▶ [SELECTED PASSAGE]:

---*---

Reading this made me realize that I only have a rough and practical grasp of how logical variables work, but I do not really understand how they are implemented. I'm not even sure what are the precise, formal characteristics that differentiate logical variable from the immutable variables that feature in other regions of the declarative programming paradigm. I will be grateful for all illuminating explanations and instructive references.

• Maybe, cs.stackexchange.com is a better place to ask. Nov 5, 2015 at 7:39
• @tobyodavies is right, SAT solvers are not central to Prolog-like, Turing complete programming languages. While there are different styles for logic programming, those are probably not what you are after. Nov 5, 2015 at 9:56
• What will be your implementation language? Nov 5, 2015 at 15:55
• @repeat I'm working in SML, but I'm looking for general information about the nature of logical variables and strategies for implementation rather than language specific details. Maybe, for this reason, Roman Susi is right about this belonging in cs...
– Shon
Nov 5, 2015 at 18:44

Look up the Warren Abstract Machine if you want to understand how Prolog compilers and interpreters are implemented.

The basic idea for logic variables is that they are either bound to a term, free, or aliased to a different logic variable.

• I'm afraid my attempt to provide context might have caused some confusion (I'll edit to clear that up when I have a chance). I'm really only asking the question posed in the title. I'm not asking how to implement a Prolog compiler or interpreter. Do logic variables only make sense within the context of a Prolog-ish environment? I don't think so, but if so it would help to know why. In any case, I guess the WAM must have an implementation of logic variables I can study?

---*---

▶ [DATASET SECTION]:
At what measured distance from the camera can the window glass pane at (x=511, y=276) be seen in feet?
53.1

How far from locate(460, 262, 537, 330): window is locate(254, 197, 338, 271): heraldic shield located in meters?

---*---

▶ [WHAT IS ASKED]:
[A] In the thread on logical variables, what three states can a logic variable be in?
[B] Continue the thread on logical variables after its last comment.

▶ [TASK-BY-TASK ANSWERS]:
[A] A logic variable is either bound to a term, free, or aliased to a different logic variable.

[B]
– Shon
Nov 6, 2015 at 12:38
• Logic variables only make sense in logic programming languages, where the WAM or something similar is the defacto-standard intermediate language. If you are doing anything with logic variables you will need a trail, the logic var itself (if you are using some functional language) is an algebraic data type with 3 states: bound (to some term of an appropriate term type), aliased (to another logic variable) and free. Unification changes this state and backtracting (popping the trail) reverts these state changes. Nov 7, 2015 at 7:09
• This is exactly the kind of information I was looking for. Thanks! Given your remark on the necessity of an LP language for logic variables, do you have any thoughts on work such as this: citeseerx.ist.psu.edu/viewdoc/summary?doi=10.1.1.48.1931 ? Would you see it as an FP language built on an LP language base? From what (little) I understand, a linear logic foundation seems to be decidedly different from the traditional LP paradigm...
– Shon
Nov 8, 2015 at 1:28

Partial answer, concerning only the notion of logical variable.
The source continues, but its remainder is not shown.